#### TASK OBJECTIVE
Quote the text of every entry word for word, leaving out the pictures.

## begin INPUT DATA

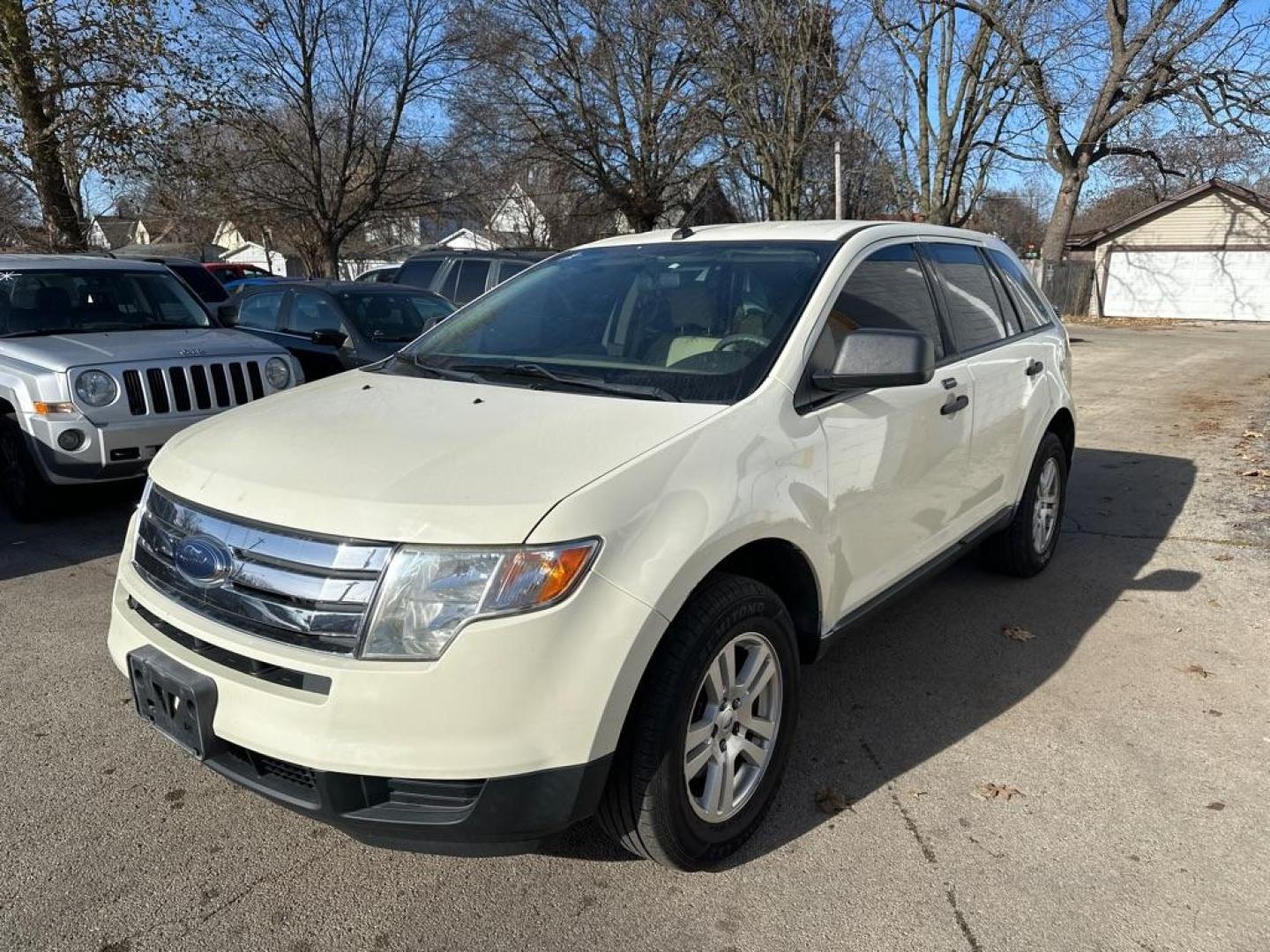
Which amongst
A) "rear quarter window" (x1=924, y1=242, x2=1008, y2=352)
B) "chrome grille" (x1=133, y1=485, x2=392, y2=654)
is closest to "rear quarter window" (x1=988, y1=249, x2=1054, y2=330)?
"rear quarter window" (x1=924, y1=242, x2=1008, y2=352)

## end INPUT DATA

#### RESULT FOR THIS EXERCISE
Which amongst
A) "rear quarter window" (x1=924, y1=242, x2=1008, y2=352)
B) "chrome grille" (x1=133, y1=485, x2=392, y2=654)
is closest to "rear quarter window" (x1=988, y1=249, x2=1054, y2=330)?
"rear quarter window" (x1=924, y1=242, x2=1008, y2=352)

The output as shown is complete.